Hobo Crappies And Migrating Bats

In the last post we mentioned hobo crappies. Yum. Doesn't have to be as complicated as we make it. I create a sauce concocted of the flavors we like from Asian cuisine, combining some peanut sauce, or some curry paste mixed with some homemade curry powder, and we marinate for several hours or overnight with lemongrass segments in the body cavity. But you can certainly do it with any flavors you like. The key is simply adding some kind of liquid so the fish doesn't dry out in the fire. We like to burn the fire down until we have nothing left but large, hot coals, put a grate over it and let the fish simmer for a total of about 15 to 20 minutes, turning about 4 times. Vegetables stay nice and crunchy after about 10 minutes. We put them in different packets, and only two fish per packet of crappies. Easier to control the outcome. Great during spring and fall, when a fire feels really good. Great spending time watching things unfold, like the bat migration.

When bats follow the Mississippi north from the caves where they hibernate in southern Minnesota, it's nothing short of awe inspiring. Millions of them dodging trees and each other, filtering through the forest all around you while dense, black clouds of bats come swarming up the river channel, clearing out flying insects for miles. With all the trouble bats are facing, continent-wide these days, I sometimes feel it's a Last Chance To See scenario — referring, of course, to the BBC series and subsequent book by the famous science-fiction humorist, Douglas Adams — wherein he travels the world in hopes of catching a glimpse of animals on the brink of extinction.

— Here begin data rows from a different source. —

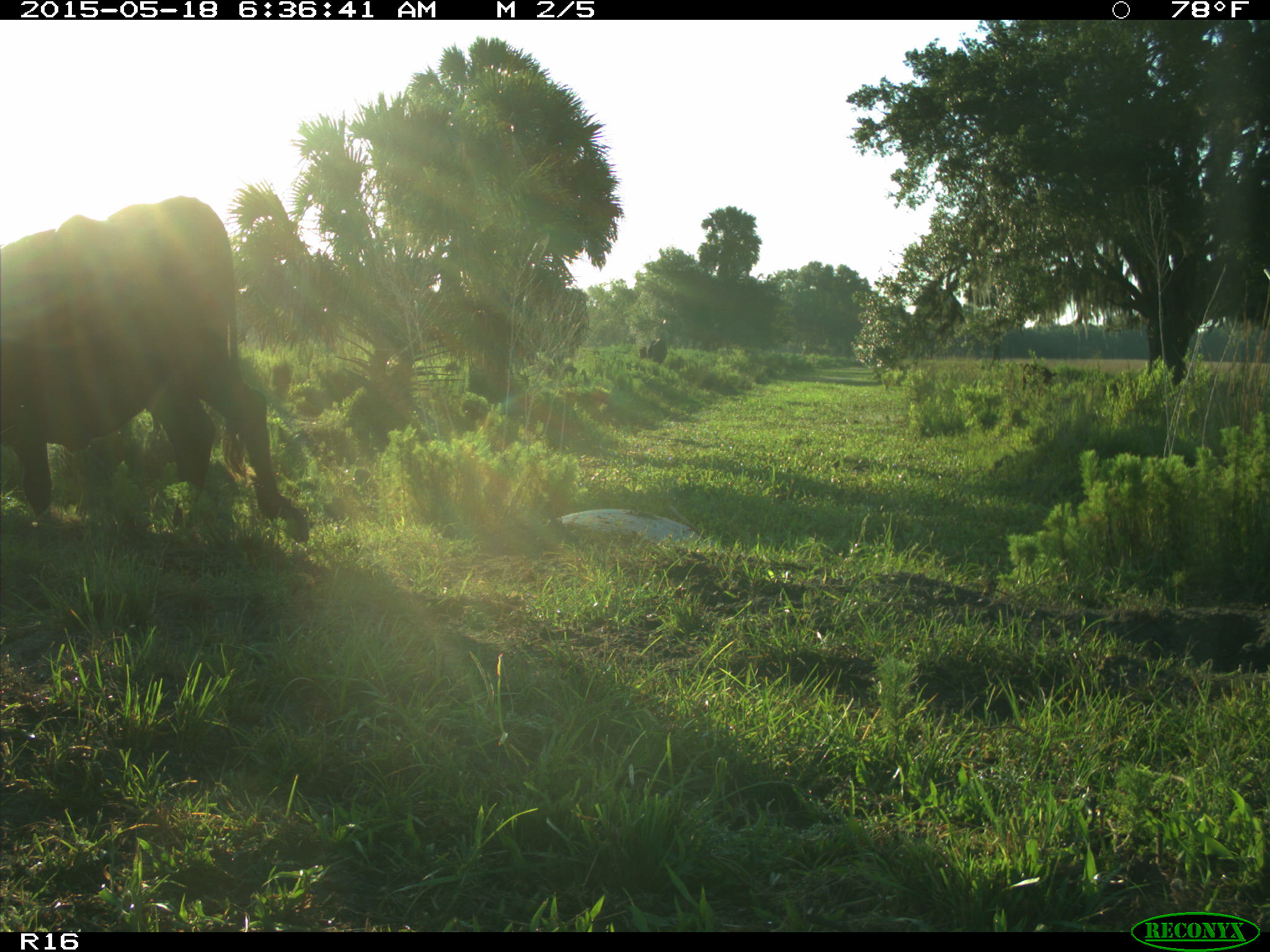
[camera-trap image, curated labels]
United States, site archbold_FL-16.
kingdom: Animalia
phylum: Chordata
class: Mammalia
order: Artiodactyla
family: Bovidae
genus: Bos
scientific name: Bos taurus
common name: domestic cow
Bos taurus (domestic cow).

Luckily, crappies won't be going extinct any time soon. Anglers protect them and, more importantly, we protect their habitat. We pay license fees, which pay for studies on how to improve that habitat. We accept lower limits when they're necessary and at least 90-percent of us abide by them. We show up to protest when extraction processes, development, and other events threaten them. Just because we eat a few certainly doesn't mean we advocate munching them into extinction.


Not so many advocates for bats, unfortunately. Not looking forward to the flood of mosquitoes that will ensue if they disappear, as they have in so many areas out East. Makes it difficult to tend the fire, and adds another void to the "great emptiness of spirit" Chief Seattle warned us about almost 300 years ago.